Goat milk still trails distantly behind cow milk in the American marketplace and mindset. It just isn’t that easy to swap out one of the most basic essentials in the American kitchen (just ask those who eat gluten-free, or drink tea rather than coffee). But goat milk has had a renaissance in the past decade or so, pushed by a variety of disparate factors, according to the AP. Could it eventually compete with cow milk?

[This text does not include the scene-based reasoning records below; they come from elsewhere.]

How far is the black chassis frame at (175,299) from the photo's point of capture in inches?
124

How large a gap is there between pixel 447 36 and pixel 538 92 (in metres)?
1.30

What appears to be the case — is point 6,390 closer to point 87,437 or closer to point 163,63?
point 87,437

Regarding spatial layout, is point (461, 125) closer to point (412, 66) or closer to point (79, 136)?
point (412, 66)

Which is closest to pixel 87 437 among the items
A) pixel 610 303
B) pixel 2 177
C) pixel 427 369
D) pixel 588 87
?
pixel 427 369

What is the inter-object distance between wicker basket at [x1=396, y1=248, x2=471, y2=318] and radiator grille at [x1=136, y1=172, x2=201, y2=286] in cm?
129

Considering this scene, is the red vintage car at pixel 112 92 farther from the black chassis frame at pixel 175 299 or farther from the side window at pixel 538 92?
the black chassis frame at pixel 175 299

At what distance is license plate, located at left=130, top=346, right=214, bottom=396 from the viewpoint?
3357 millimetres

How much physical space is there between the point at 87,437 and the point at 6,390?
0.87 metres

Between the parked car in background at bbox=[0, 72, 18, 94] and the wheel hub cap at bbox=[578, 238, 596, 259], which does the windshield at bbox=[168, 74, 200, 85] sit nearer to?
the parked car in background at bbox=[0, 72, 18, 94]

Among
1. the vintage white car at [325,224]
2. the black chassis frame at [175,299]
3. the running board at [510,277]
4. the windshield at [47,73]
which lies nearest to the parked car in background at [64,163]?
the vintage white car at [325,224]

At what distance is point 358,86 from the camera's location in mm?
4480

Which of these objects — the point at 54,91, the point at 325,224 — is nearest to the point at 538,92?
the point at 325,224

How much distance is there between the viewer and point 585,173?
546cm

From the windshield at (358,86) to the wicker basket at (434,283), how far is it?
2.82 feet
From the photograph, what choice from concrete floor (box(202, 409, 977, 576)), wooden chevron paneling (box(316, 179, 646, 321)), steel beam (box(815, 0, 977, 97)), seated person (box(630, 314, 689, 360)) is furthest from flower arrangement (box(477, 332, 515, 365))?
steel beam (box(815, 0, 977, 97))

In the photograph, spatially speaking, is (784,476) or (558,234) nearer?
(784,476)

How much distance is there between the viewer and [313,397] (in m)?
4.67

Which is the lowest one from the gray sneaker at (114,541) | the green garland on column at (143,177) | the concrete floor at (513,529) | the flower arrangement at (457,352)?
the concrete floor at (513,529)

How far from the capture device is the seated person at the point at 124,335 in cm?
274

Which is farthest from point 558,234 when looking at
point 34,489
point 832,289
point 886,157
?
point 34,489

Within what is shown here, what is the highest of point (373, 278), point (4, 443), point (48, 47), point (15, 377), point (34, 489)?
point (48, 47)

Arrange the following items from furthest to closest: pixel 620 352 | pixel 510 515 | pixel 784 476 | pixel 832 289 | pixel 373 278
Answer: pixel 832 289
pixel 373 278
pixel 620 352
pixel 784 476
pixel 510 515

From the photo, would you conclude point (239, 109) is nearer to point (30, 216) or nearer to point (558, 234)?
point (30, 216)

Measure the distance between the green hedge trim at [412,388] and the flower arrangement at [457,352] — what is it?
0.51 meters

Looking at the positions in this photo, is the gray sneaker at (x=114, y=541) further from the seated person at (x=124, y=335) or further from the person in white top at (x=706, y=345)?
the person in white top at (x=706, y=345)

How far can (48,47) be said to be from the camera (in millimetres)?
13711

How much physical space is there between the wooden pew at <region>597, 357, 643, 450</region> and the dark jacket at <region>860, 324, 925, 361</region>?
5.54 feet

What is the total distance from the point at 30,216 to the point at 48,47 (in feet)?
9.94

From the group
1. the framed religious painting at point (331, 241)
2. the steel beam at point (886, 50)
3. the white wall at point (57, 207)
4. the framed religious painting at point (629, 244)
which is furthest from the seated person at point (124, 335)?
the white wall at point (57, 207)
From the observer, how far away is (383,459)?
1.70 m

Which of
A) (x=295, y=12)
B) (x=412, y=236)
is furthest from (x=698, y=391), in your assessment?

One factor in the uptick in goat milk sales are its purported health benefits. Though it’s not substantially different, chemically speaking, from cow milk, it has some advantages: more calcium, magnesium, potassium and Vitamin C, for example. Though goat milk still has lactose, it has less than cow milk, and its proteins are a bit different. In fact, it’s actually more similar to the structure of breast milk than cow’s milk is, which is one theorized reason why it might be easier on the tummy.
But there are plenty of other reasons. Due to the relatively low market share, goats aren’t typically found in mass-milking operations like cows are, so those who want to stay away from mega-agribusiness find goat milk a safe bet. Goats also produce less manure than cows, giving them a slightly lower environmental impact.
Though goat milk still only accounts for 0.02 percent of milk consumption in the U.S., it’s jumped by nearly a third since 2007. Sales have jumped 15 percent, and in some places, goat herds have swelled. Iowa, especially, has increased its goat farms tenfold, making it now third in the nation in production (California and Wisconsin are ahead).
Goat milk has a long way to go before it can topple the mighty cow (though goats are pretty good at toppling their friends), but who knows—maybe we’ll all be eating cereal with goat milk in a few decades.